Sovjets en Chinezen zijn het evenmin met elkaar eens over het aantal deelnemers aan een wereldconferentie over de nucleaire ontwapening. Het Westen en de Sovjets menen dat het de bestaande kernmachten toekomt te bepalen hoe het probleem van de beperking der kernwapens dient te worden opgelost. Peking daarentegen vindt dat alle staten aan het forum moeten deelnemen. In 1964 heeft Tsjoe-en-Lai in die zin een uitnodiging gestuurd aan een honderdtal regeringschefs. Zijn voorstel werd niet au sérieux genomen. Slechts enkele landen van 't Warschaupakt haakten erop in. Britten, Amerikanen en Fransen wuifden de suggestie galant weg. Het Chinese voorstel is inderdaad abortief omdat de efficiëntie van een forum omgekeerd evenredig staat tot het aantal deelnemers. Ook dat heeft de praktijk al ten overvloede geleerd. Sinds de UNO-Commissie voor de Kernenergie in 1952 werd uitgebreid tot een wereldgremium werd zij steriel. Daarom werd in 1959 in de marge van de UNO een beperkt orgaan opgericht, de Ontwapeningsconferentie van Genève. En het dient te worden gezegd dat alle partiële oplossingen die wij nu kennen, aan dat beperkt gremium zijn te danken. Ondanks dat alles blijft Peking koppig aan de eigen optiek vasthouden. De Chinezen hebben zelfs geweigerd deel uit te maken van een directorium van de vijf kernmachten, een voorstel dat in 1964 door de USA werd gedaan en de steun kreeg van De Gaulle. Nog minder duidelijk is Pekings obstinate weigering om daadwerkelijk mee te werken aan de Conferentie van de Niet-Nucleairen (1968), die nu toch al 93 leden groepeert.

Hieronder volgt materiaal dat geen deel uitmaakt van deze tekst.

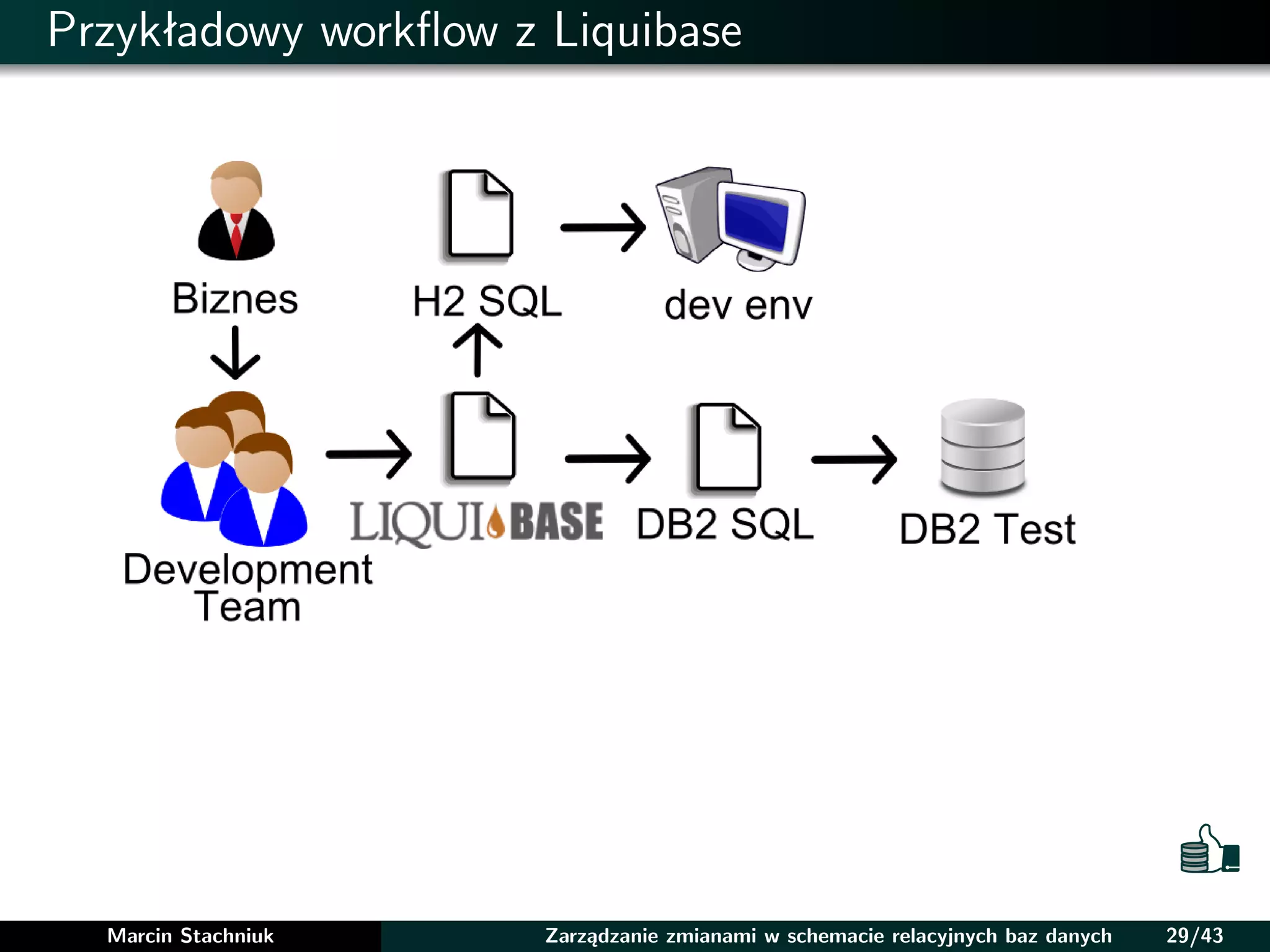 Przykładowy workflow z Liquibase

Biznes

H2 SQL

dev env

Development Team

LIQUIBASE

DB2 SQL

DB2 Test

Marcin Stachniuk

Zarządzanie zmianami w schemacie relacyjnych baz danych

29/43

De moedwilligheid van Peking heeft ongetwijfeld te maken met het feit dat het al te lang in quarantaine werd gehouden. Daaraan heeft de Amerikaanse diplomatie in niet geringe mate schuld. Het is maar goed dat Nixon nu, onder invloed van de theoreticus van het machtsevenwicht, Henry Kissinger, begint in te zien dat de tijd van de militaire bipolariteit voorbij is. Met China zal - hoe dan ook - rekening moeten worden gehouden. Wij zijn een heel eind verwijderd van de tijd dat Mac Namara nog praalhanzerig kon verklaren dat de ‘Franse en Chinese kernwapens tegelijk nutteloos, onefficiënt én gevaarlijk zijn’.